• tayvanorijinli bir bilgisayar markasi. gordugum en dandik bilgisayarlara sahip olan marka.
    ayrica bana, laptopun ekranini silikonla saglamlastirmak, uzerine elektrik bandi yapistirmak gibi amelelikler yaptirdigi icin ayrica nefret ederim.
  • laptop lcdleri aslinda gayet guzeldir, hatta sahip oldugum bilgisayarin en guzel yani! parlak bir lcdsi var. cozunurlugu de 1024x768...
  • minta monitörümle ilgisi oldugunu dusundugum ama bu ilgiyi bir türlü kanitlayamadigim marka.
  • 1990'larda pc olarak cok fazla yerde gorulebilen ama zaman icinde hp, ibm gibi vendorlara boyun egmek zorunda kalan marka...

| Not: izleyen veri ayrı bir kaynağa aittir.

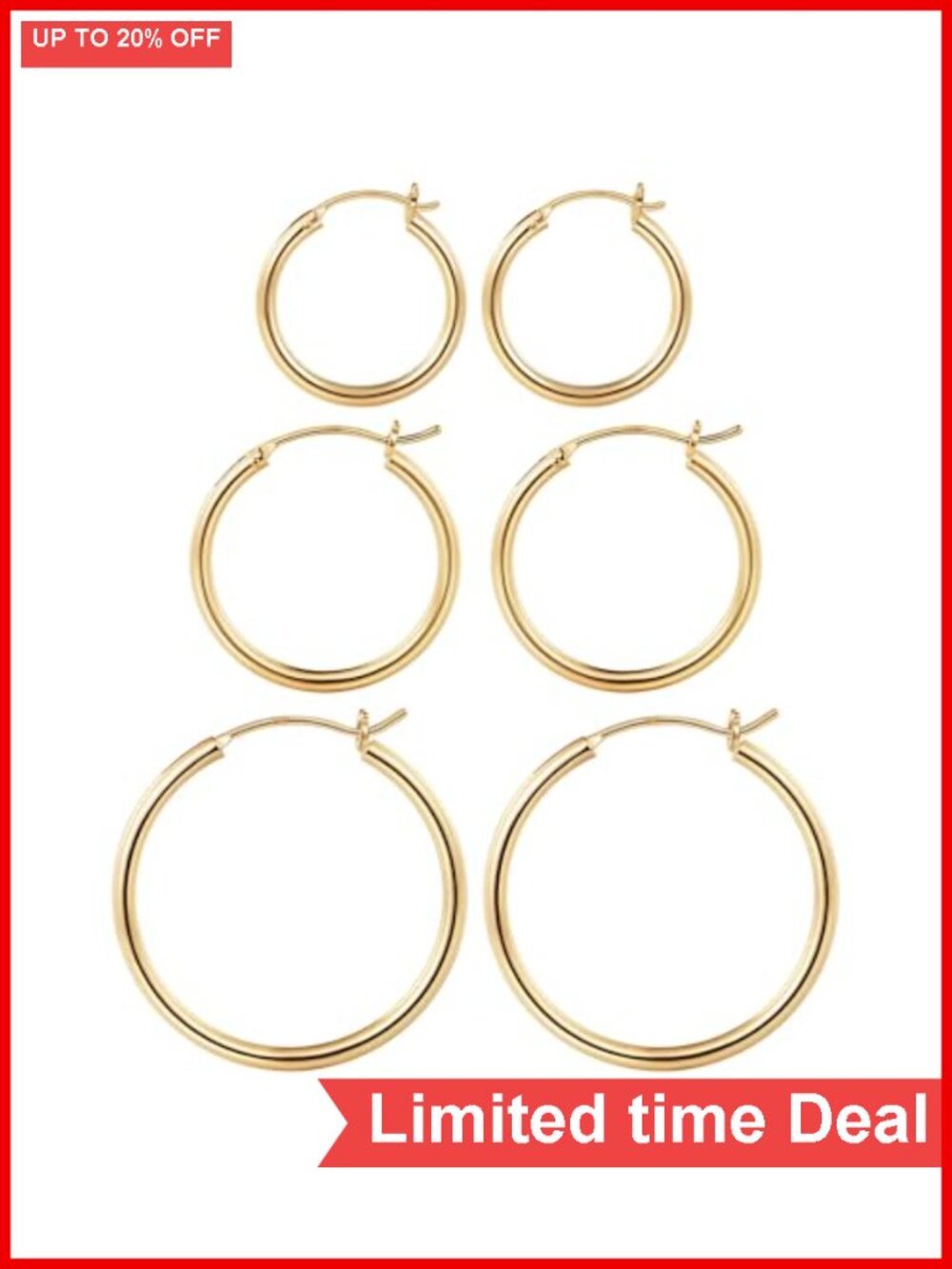 14K Gold Plated Hoop Earrings for Women Hypoallergenic Brass Circle Earrings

    "welcome to mitac" diye acilirdi aletin arabirimi...
  • elimdeki exper eqrt laptop'ı esasen bunlar yapmış, demek ki son birkaç yıldır değişik markalara noname laptop yapıyorlar. kasa kalitesi muhteşem, alüminyum, sağlam, hafif, munis, kedi gibi. klavye su geçirmez ama istediğim yumuşaklıkta ve tuş diziliminde değil. toşiba daha iyiydi.

    (bkz: getac)
  • sahip olduğum 2. bilgisayarın markası. pentium 3 450 mhz işlemcisi vardı. bildiğiniz kart gibi takılan bir işlemciydi. s3 virge ekran kartı falan vardı. hey gidi be. zaman nasıl hızlı geçiyor.
  • çocukluğumda küçük bir fantezim vardı.
    karşı komşumuz vardı, ben henüz 6-7 yaşlarındayım. bilgisayarları vardı, onlara bir bahane bulup da gidebilmek için yapmadığımı bırakmazdım, tek nedeni bilgisayara bir şekilde dokunabilmek, şanslıysam da bilgisayarı açtırıp volfied, kick off, veya fox oynayabilmekti, o zamanlar dos ortamı tabi, öyle mouse falan yok o zamanlar.

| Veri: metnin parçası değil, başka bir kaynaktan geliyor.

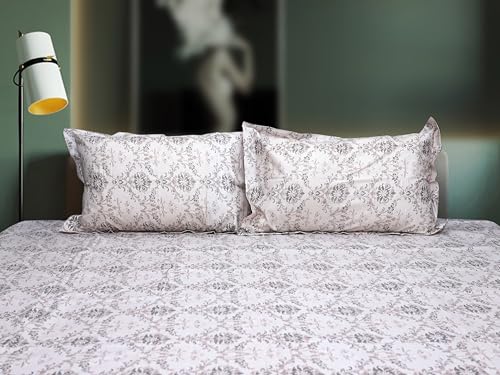 Image of Super Bedzz by Prihaal Decor Cotton Double Size Bedsheet with 2 Pillow Cover Size:108x108 (Coffee 10) bedsheet for Double Bed, Cotton Double bedsheet, Suitable for Bedroom, Gift Set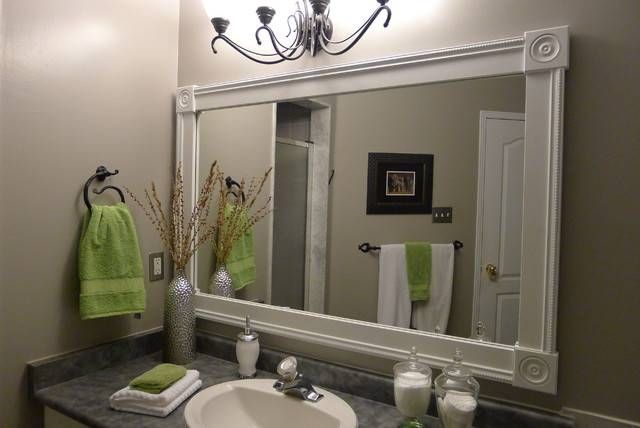 Bathroom Vanity With Custom Mirror Frame – Contemporary – Bathroom For Custom Bathroom Vanity Mirrors (View 7 of 15)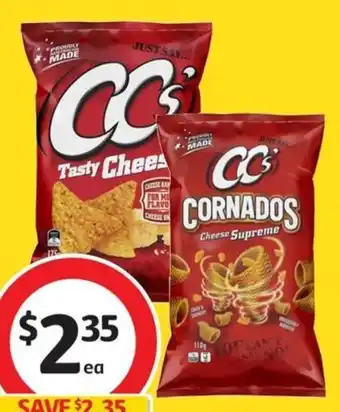 Coles CC's Corn Chips 175g or Cornados 110g offer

    işte o zamanlardaki en büyük zevkim, evdekilere gazete aldırmaktı. öyle okuyacağımdan falan değil, bir bilgisayar reklamı varsa bakıp iç geçireyim diye. boy boy resimlerle, yanında bisiklet hediye edenler, mavi parlak ekranlar, inanılmaz bir gözalıcılığa sahip kasalar, adeta bakıp da hayal kurmam içindi sanki. benim için bir gazetenin üstünlüğü, verdiği bilgiasyar reklamı ile doğru orantılıydı.

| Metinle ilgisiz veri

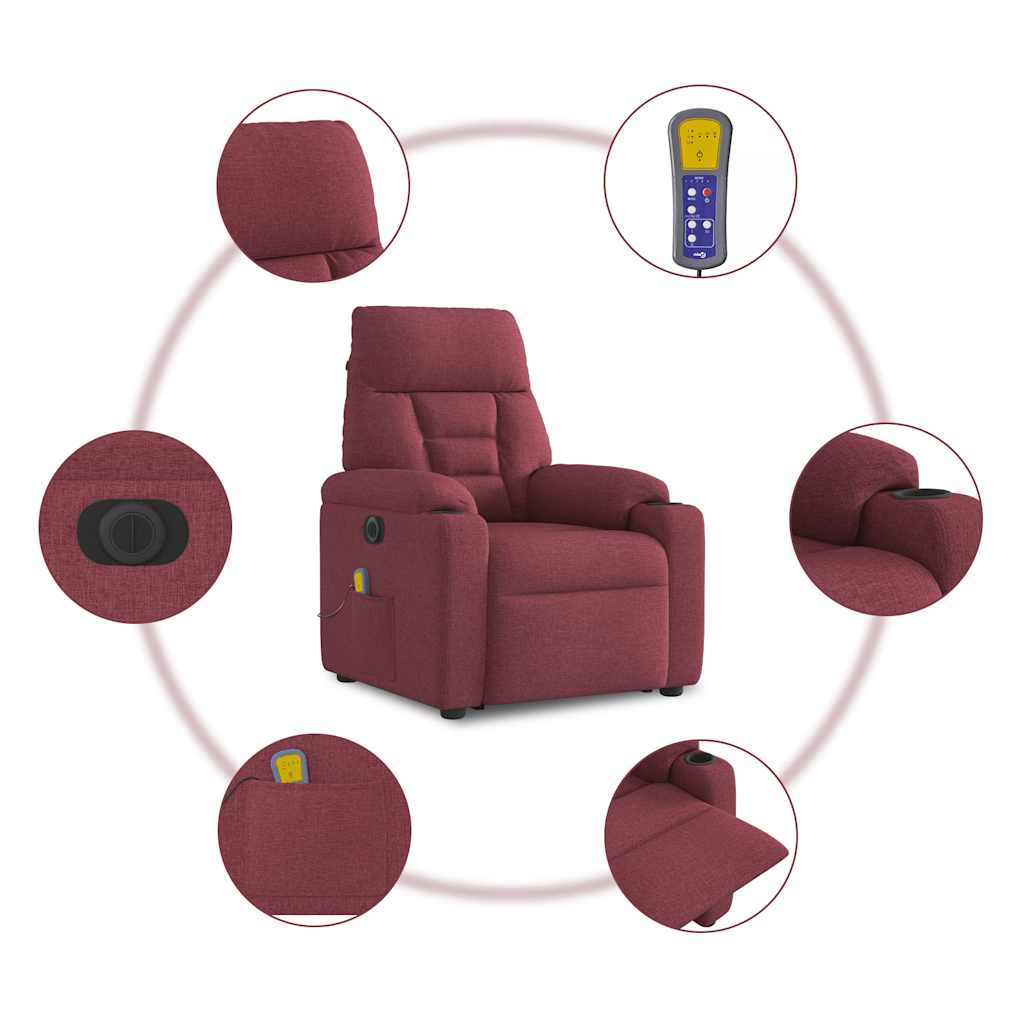 Fauteuil de massage inclinable électrique Rouge bordeaux Tissu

    işte o zamanlar hayalini kurduğum iki bilgisayar vardı, birincisi acer aspire, ikincisi de mitac'tı işte. ram'dir cpu'dur gpu'dur falan anlamazdım fazla, benim için önemli olan göze güzel gözükmesiydi bilgisayarın. işte bu bilgisayarlar benim için birer transformers'tılar adeta sanki, kasasına aşık olmuştum, hayatımdaki en büyük amacım bunlardan birine sahip olmak, dokunmaktı, araştırıp van'daki satış noktasına gitmiştim kıç kadar boyumla, dokunmuştum, fiyatını sormuştum, hatırlıyorum.

    şu anda bu giriyi bir macbook air ile yazıyor olabilirim, ama hep içimde bir ukte olarak kalmıştır mitac, hep sahip olamamanın üzüntüsü vardır içimde.
  • 90'larda zarif tasarımlı ve göreceli sessiz bilgisayarlar üretirlerdi. sonra onların hepsi ölür biter.
  • 286'ları boldu bunların sahiden. monitör altı slim kasaları her yerdeydi.